WHAT IS REQUIRED ▸ Find every line in the data below that contains the string "instances", and copy each of those lines. Case counts, so match capital and lowercase letters precisely.

Collected data:
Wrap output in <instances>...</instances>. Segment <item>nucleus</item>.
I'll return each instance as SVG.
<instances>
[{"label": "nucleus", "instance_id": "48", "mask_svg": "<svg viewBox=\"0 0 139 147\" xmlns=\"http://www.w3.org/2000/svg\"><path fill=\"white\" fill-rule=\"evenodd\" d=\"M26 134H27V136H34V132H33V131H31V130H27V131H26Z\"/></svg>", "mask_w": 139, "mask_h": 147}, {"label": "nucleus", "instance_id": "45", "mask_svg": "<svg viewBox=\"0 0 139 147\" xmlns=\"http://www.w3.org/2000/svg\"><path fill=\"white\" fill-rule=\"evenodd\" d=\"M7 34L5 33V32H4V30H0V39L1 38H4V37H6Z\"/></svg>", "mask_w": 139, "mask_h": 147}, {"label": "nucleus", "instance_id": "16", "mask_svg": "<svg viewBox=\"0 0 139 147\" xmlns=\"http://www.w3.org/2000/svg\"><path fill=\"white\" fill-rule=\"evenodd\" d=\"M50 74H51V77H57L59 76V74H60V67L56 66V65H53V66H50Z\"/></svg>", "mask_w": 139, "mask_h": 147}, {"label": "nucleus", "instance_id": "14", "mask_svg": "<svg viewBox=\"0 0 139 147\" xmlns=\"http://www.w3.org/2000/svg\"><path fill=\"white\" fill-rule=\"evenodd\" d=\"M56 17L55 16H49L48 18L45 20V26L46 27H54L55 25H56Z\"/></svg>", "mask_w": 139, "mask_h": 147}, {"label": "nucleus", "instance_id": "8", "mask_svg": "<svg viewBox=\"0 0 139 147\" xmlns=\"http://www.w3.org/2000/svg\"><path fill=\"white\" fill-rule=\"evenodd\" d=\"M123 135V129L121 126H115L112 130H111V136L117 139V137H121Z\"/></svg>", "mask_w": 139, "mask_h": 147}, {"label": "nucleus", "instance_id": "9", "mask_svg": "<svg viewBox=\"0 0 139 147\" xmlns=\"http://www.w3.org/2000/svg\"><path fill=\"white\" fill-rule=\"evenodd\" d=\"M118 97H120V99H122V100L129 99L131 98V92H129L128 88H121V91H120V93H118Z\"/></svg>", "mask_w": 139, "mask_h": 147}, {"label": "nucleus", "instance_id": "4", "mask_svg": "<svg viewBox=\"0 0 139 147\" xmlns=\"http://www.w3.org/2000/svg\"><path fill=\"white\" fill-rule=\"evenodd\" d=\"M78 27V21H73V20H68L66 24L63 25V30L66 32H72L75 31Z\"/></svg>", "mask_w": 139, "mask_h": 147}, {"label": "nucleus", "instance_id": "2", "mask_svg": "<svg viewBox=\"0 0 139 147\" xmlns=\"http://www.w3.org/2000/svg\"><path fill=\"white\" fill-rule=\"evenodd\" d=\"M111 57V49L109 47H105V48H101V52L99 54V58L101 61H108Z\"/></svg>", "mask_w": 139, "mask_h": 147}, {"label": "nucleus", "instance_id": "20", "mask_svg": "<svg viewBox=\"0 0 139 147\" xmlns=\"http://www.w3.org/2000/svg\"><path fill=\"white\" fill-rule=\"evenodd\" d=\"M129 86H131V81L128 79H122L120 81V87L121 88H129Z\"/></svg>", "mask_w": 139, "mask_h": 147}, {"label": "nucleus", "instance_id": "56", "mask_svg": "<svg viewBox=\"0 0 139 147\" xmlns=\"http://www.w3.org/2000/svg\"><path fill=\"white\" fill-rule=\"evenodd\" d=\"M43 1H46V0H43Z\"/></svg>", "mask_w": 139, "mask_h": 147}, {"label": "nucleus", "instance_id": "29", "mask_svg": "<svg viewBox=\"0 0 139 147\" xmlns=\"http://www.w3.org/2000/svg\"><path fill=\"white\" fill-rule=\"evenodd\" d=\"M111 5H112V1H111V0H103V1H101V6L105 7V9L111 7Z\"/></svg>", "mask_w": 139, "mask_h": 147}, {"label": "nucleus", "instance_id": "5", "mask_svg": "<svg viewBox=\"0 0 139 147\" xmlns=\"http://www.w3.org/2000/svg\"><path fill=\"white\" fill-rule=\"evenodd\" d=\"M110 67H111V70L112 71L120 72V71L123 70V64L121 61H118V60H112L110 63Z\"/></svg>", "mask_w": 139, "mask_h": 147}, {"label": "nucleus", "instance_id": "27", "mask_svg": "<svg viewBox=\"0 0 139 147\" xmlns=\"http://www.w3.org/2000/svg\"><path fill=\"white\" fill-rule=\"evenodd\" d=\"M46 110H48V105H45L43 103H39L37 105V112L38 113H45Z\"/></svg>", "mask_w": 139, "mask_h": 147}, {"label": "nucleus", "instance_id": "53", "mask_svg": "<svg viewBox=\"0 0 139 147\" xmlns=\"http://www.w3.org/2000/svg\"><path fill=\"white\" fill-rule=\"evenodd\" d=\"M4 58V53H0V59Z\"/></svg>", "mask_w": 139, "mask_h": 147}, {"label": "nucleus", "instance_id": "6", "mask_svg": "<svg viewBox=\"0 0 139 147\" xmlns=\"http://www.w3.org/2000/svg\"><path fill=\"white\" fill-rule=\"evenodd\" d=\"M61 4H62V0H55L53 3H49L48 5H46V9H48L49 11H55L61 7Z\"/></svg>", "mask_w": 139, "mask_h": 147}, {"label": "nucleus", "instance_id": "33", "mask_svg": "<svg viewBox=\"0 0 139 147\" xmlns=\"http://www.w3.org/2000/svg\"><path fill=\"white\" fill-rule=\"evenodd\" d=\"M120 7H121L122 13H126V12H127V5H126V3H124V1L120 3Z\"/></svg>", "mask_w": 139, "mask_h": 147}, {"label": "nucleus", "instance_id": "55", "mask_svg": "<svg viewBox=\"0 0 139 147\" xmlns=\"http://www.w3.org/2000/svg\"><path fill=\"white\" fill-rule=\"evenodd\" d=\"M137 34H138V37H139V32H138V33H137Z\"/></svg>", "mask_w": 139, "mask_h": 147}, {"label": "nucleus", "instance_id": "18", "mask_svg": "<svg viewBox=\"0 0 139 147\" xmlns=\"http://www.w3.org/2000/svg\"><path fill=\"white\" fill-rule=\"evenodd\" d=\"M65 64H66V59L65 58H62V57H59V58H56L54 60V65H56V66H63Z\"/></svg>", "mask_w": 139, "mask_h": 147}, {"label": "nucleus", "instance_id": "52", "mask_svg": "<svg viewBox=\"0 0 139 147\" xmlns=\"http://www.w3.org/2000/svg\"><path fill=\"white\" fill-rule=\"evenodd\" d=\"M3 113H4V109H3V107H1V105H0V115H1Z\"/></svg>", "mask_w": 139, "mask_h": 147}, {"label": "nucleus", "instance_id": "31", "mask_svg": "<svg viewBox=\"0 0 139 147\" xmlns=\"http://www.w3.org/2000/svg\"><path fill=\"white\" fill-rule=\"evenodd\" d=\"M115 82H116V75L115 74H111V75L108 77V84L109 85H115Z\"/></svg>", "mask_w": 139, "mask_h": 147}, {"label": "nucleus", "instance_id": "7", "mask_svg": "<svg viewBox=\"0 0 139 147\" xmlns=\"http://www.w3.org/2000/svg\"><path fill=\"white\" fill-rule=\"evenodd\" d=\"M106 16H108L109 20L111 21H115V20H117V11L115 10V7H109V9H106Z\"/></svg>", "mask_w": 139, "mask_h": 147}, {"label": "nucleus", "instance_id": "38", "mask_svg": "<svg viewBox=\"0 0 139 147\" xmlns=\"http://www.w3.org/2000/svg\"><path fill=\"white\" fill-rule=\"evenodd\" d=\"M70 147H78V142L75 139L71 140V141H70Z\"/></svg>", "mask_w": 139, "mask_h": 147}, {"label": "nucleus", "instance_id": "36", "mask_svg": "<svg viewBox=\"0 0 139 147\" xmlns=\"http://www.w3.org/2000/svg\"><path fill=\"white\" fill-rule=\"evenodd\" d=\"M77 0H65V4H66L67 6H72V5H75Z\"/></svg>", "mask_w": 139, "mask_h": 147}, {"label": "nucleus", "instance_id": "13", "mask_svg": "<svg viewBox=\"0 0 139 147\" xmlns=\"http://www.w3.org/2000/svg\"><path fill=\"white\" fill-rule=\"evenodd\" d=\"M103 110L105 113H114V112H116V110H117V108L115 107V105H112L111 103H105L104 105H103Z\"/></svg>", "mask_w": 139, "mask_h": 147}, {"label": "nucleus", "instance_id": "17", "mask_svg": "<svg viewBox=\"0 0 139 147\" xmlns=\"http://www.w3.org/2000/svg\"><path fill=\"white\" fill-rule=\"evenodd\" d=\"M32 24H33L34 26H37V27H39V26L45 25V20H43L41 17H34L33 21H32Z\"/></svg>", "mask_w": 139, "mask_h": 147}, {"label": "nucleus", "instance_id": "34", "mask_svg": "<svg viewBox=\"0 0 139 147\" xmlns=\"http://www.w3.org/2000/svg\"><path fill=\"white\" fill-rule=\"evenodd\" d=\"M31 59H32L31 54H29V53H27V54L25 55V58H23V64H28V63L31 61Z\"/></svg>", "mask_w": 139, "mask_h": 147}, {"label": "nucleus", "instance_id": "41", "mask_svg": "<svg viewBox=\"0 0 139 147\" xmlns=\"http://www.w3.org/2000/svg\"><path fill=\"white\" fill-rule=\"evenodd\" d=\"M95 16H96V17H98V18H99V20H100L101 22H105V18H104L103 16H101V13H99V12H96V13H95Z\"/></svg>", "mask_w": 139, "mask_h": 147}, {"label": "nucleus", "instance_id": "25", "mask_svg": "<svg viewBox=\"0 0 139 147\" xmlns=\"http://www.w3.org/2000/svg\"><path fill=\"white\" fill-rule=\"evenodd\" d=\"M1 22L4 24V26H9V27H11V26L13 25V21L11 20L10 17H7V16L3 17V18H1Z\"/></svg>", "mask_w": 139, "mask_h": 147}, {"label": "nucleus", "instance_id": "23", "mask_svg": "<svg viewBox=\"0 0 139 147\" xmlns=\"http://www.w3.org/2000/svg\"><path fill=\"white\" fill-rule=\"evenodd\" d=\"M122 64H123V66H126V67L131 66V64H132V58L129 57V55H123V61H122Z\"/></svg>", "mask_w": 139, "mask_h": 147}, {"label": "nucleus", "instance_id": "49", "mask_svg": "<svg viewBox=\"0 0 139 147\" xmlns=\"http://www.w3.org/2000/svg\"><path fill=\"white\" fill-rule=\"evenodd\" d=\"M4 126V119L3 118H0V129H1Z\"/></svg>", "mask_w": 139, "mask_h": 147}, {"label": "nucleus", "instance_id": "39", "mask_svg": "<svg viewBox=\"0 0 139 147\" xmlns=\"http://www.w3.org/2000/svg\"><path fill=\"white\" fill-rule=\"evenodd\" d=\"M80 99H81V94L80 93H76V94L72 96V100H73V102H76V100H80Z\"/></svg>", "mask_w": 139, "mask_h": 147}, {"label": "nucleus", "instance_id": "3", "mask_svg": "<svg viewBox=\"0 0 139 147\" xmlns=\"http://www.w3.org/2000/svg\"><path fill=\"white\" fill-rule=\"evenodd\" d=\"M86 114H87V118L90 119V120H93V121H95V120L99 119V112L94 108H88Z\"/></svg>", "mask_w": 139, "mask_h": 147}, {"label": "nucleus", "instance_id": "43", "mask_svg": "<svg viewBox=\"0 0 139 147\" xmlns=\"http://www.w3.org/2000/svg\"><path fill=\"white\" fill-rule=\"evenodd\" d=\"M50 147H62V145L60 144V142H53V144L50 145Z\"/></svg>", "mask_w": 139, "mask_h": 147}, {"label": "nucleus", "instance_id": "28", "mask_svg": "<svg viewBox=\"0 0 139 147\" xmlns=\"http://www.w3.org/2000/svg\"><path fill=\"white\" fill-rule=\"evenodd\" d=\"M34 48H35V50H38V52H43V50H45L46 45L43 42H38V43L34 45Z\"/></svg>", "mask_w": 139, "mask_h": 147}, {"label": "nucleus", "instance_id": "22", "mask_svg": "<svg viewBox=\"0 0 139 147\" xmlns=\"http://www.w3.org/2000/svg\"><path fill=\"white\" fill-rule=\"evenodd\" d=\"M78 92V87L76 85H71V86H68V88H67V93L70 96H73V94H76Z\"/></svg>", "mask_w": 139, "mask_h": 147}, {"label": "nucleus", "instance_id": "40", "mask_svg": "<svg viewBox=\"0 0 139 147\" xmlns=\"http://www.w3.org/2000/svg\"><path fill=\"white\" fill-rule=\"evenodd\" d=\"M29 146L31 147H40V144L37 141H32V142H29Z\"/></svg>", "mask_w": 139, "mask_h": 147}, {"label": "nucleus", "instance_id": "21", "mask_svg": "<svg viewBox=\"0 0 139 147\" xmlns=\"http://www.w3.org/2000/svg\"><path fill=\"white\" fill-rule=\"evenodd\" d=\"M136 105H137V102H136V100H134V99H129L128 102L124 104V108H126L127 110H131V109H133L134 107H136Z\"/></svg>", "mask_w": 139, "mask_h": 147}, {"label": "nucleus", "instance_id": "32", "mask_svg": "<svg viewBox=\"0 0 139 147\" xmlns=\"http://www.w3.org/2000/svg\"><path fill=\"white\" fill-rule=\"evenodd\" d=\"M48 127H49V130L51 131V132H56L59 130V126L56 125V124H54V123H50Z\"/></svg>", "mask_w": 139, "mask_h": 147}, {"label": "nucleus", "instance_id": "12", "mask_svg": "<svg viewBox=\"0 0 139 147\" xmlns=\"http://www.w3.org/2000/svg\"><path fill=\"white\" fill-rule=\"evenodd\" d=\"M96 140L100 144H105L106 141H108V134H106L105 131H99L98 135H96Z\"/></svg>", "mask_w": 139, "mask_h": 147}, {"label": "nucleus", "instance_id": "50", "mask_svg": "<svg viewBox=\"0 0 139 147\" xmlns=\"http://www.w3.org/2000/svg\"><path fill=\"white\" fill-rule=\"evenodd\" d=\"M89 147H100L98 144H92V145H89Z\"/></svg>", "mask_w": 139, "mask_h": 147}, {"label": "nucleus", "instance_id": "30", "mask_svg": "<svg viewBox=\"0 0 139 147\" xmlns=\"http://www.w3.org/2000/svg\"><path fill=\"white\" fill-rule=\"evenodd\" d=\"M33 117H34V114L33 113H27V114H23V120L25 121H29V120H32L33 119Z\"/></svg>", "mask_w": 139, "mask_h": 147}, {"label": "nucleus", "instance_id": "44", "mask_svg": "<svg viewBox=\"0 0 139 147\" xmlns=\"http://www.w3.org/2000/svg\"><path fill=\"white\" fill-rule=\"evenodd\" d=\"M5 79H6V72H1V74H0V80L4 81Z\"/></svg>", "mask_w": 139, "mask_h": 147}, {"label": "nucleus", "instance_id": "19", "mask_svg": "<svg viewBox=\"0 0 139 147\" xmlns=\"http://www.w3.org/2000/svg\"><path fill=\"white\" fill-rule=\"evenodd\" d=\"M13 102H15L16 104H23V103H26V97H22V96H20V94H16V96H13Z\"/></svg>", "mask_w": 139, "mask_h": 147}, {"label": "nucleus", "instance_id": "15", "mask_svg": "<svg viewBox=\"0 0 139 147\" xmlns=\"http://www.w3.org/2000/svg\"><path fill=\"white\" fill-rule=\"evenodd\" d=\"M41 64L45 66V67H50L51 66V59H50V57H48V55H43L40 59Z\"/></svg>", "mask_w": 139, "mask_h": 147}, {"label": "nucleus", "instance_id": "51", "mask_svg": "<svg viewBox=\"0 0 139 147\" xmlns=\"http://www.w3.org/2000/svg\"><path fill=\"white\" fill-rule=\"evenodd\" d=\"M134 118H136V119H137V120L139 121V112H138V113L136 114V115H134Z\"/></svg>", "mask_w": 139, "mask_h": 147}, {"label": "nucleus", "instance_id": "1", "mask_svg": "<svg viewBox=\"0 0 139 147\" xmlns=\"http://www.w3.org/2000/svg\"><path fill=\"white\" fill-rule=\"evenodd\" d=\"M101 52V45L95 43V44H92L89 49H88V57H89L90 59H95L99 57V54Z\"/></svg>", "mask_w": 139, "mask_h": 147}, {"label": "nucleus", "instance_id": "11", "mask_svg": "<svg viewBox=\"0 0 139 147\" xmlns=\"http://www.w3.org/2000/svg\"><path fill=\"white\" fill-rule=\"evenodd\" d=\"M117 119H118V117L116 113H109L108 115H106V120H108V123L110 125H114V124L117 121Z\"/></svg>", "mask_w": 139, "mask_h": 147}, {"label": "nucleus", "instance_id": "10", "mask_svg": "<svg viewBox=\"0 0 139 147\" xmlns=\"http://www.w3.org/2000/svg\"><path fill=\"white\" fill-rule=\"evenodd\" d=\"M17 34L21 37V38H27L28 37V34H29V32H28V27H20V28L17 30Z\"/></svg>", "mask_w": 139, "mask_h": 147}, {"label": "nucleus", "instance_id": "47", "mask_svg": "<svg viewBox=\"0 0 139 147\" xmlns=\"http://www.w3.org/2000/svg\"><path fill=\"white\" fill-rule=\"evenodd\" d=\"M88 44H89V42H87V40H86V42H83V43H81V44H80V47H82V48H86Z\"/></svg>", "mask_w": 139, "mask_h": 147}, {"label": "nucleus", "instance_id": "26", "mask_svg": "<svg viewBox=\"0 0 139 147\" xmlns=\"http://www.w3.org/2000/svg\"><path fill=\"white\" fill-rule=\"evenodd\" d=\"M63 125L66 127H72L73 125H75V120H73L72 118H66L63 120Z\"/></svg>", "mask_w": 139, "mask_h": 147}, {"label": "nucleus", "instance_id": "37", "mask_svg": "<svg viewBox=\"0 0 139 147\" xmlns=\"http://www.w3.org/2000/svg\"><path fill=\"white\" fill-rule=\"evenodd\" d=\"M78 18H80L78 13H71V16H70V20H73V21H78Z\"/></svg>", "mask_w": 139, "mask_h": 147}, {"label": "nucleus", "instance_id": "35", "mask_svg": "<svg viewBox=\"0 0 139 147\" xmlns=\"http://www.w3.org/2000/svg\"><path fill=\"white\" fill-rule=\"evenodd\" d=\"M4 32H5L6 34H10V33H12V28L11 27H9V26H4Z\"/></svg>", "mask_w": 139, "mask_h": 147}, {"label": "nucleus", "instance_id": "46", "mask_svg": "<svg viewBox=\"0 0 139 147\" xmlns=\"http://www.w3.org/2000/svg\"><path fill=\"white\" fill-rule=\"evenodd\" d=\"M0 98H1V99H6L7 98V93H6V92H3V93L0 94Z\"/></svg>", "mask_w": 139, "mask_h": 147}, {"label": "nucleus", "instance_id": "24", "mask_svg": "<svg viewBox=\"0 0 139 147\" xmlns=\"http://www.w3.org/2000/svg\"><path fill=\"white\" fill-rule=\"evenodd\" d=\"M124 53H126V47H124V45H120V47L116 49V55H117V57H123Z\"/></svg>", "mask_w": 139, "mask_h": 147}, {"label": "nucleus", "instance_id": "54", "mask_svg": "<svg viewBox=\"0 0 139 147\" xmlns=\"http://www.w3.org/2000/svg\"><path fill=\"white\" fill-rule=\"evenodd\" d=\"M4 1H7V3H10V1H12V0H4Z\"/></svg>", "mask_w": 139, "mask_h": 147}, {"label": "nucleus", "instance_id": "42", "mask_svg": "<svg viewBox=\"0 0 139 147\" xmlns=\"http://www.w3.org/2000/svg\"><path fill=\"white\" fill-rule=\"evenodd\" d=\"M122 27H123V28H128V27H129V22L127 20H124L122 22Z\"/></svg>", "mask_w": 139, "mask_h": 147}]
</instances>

COMPLETED EXERCISE ▸
Wrap output in <instances>...</instances>. Segment <item>nucleus</item>.
<instances>
</instances>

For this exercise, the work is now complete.